In the last ten years, nearly every Final Four team has won its first round game the next year (provided it made the tournament). The three that have not were all Big Ten teams and six-seeds or below. No Big Ten squads made the Final Four and it’s looking like all of last year’s participants will be at least four-seeds, so those teams should be safe.

For all of the tournaments though, never have all Final Four teams from one year made the Sweet 16 the next.

The champion will almost certainly be a one, two, or three-seed.

Only three teams lower than a 3-seed have won it all: 8-seed Villanova in 1985, 6-seed Kansas in 1988, and 4-seed Arizona in 1997. Keep in mind that in the ‘80s when the six and eight-seeds won, we didn’t have nearly the coverage of the sport we do now. The committee has gotten better with more time and more film, and a team at the top will take home the title.

In case you’re wondering, one-seeds have won just over half of the championships and seven of the last ten. Three-seeds aren’t even that great a bet, as only three of those have ever won the whole thing (though two were this decade).

Strictly speaking, based on history each one-seed has a 13.5 percent chance of winning it all, each two-seed has a 5.2 percent chance, each three-seed has a 3.1 percent chance, and everyone else from four-seeds to eight-seeds has a 0.4 percent chance.

One and three-seeds playing in their home state are money, but twos are not quite so reliable.

Only a single one-seed in 62 contests has lost a game in its home state, and that was in 2001 when three-seed Maryland beat Stanford in Anaheim. Only a single three-seed in 19 contests has lost a game in its home state, and that was in 2007 when Texas A&M lost to two-seed Memphis in San Antonio.

Two-seeds however are just 30-8 (.789) in their home states, essentially losing one of every five contests.
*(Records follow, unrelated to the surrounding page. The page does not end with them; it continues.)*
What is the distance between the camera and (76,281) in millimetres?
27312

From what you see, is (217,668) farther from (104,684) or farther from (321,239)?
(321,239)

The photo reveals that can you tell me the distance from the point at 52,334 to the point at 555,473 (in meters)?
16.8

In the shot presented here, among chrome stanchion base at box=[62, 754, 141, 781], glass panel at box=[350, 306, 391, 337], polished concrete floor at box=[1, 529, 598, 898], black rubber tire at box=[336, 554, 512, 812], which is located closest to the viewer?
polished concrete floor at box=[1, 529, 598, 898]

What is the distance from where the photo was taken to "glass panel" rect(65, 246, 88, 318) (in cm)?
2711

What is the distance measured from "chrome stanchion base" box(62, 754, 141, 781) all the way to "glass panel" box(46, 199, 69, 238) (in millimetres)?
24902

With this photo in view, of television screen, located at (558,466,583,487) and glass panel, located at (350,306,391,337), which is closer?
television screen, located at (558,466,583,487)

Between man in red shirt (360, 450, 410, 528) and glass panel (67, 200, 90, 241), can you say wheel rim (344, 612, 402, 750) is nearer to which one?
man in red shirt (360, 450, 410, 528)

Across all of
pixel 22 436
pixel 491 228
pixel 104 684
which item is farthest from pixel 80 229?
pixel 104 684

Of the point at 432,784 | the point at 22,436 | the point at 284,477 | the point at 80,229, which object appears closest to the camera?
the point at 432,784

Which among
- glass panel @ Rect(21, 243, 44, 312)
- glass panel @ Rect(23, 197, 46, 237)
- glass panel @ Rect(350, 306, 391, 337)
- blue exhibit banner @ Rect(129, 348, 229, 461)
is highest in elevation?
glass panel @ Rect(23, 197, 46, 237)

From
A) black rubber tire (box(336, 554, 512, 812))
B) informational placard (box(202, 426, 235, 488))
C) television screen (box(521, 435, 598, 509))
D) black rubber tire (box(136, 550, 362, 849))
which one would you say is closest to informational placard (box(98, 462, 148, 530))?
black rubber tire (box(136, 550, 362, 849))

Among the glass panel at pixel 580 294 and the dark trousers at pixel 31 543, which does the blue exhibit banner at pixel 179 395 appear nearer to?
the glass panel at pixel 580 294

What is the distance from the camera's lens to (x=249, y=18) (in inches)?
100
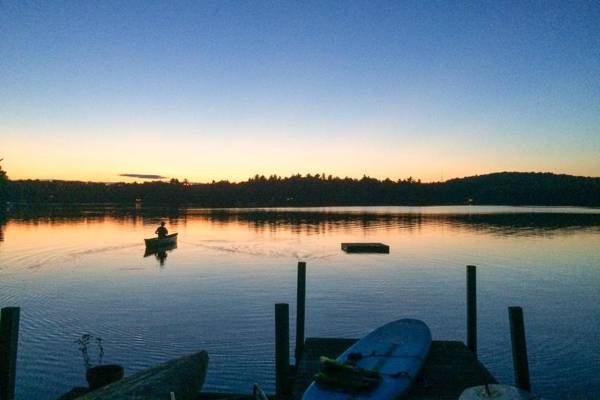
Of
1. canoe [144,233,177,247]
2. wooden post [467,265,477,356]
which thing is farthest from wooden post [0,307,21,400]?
canoe [144,233,177,247]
When you take out games against one-seeds, they go to 27-7 (.794) which is basically the same performance. They have won ten in a row in their home state, but six of those came from UCLA’s 2006 and 2007 teams. Even then, two-seeds are just 16-4 (.800) in home state games since 2003.

When picking first round upsets, don’t bet on lucky seven.
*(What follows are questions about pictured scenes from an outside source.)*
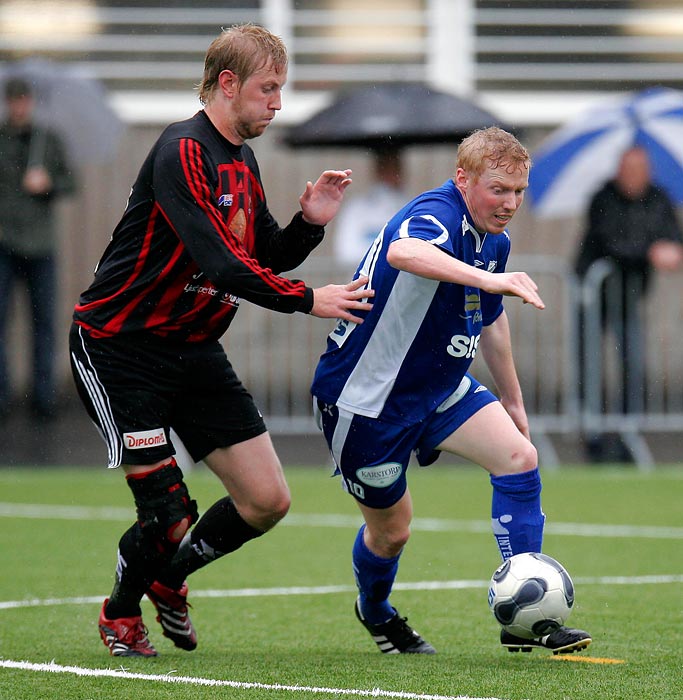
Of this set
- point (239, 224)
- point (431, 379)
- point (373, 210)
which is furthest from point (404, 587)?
point (373, 210)

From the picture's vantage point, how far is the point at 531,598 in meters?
4.80

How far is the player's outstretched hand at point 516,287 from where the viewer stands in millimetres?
4395

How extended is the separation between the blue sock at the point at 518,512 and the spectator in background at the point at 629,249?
6901mm

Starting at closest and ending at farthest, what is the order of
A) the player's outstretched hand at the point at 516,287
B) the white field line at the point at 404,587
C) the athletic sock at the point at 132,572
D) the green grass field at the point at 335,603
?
the player's outstretched hand at the point at 516,287
the green grass field at the point at 335,603
the athletic sock at the point at 132,572
the white field line at the point at 404,587

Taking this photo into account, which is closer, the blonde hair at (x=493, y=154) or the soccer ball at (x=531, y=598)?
the soccer ball at (x=531, y=598)

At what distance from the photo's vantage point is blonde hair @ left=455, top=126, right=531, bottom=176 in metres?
4.91

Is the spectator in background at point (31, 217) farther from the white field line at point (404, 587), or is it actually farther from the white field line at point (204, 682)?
the white field line at point (204, 682)

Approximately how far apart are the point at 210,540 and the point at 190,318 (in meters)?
0.88

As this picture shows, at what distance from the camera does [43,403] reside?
42.1ft

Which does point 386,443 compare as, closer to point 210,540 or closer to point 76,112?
point 210,540

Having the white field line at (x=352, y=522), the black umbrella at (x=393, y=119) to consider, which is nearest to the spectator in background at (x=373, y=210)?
the black umbrella at (x=393, y=119)

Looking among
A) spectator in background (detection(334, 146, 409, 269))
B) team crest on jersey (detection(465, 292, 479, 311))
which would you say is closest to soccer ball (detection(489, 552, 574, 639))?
team crest on jersey (detection(465, 292, 479, 311))

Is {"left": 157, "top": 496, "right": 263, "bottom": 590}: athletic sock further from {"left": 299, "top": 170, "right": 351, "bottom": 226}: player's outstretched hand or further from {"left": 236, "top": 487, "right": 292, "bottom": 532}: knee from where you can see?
{"left": 299, "top": 170, "right": 351, "bottom": 226}: player's outstretched hand

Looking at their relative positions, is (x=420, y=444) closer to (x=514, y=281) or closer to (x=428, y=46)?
(x=514, y=281)
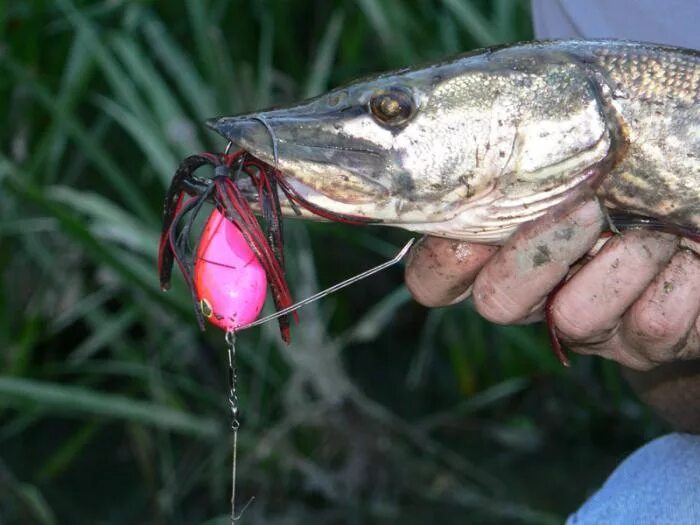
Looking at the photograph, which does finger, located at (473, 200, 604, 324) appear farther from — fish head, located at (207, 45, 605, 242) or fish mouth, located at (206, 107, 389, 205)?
fish mouth, located at (206, 107, 389, 205)

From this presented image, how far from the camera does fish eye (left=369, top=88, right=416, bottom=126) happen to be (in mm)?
1524

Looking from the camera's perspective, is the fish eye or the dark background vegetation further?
the dark background vegetation

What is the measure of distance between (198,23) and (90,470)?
4.72 feet

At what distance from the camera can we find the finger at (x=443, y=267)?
1724 millimetres

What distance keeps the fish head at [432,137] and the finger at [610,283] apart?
0.60ft

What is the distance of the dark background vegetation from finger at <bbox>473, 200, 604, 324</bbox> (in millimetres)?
1184

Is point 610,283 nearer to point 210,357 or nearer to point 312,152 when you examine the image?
point 312,152

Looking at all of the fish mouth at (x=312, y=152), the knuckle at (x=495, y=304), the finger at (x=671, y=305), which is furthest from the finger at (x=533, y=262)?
the fish mouth at (x=312, y=152)

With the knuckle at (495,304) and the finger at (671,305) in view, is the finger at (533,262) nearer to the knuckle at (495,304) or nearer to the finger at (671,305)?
the knuckle at (495,304)

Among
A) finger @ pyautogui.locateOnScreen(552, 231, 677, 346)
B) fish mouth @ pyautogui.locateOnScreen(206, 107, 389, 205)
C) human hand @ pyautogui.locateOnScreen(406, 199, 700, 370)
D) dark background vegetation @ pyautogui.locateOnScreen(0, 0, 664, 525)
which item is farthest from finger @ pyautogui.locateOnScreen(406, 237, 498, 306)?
dark background vegetation @ pyautogui.locateOnScreen(0, 0, 664, 525)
The average number of first round upsets is 5.63. The most common number is five in a year, something that has happened seven times. The next most common number of first round upsets is eight (five times) and then six (four times).

What about seven you ask? We’ve seen seven first round upsets exactly once, and that was in 2002. I have no good explanation for this phenomenon other than that there have been a relatively small number of 64-team tournaments, but try not to bet against history with this one.

For what it’s worth, this decade has evenly split up the number of upsets: 2007 had two, 2004 had three, 2005 had four, 2003 had five, 2008 had six, 2002 had seven, 2006 had eight, and 2001 had nine. If you’re considering extending the pattern, be advised that we’ve never seen one or ten first round upsets in a year. Then again, we had never seen two or nine in a year until it happened this decade.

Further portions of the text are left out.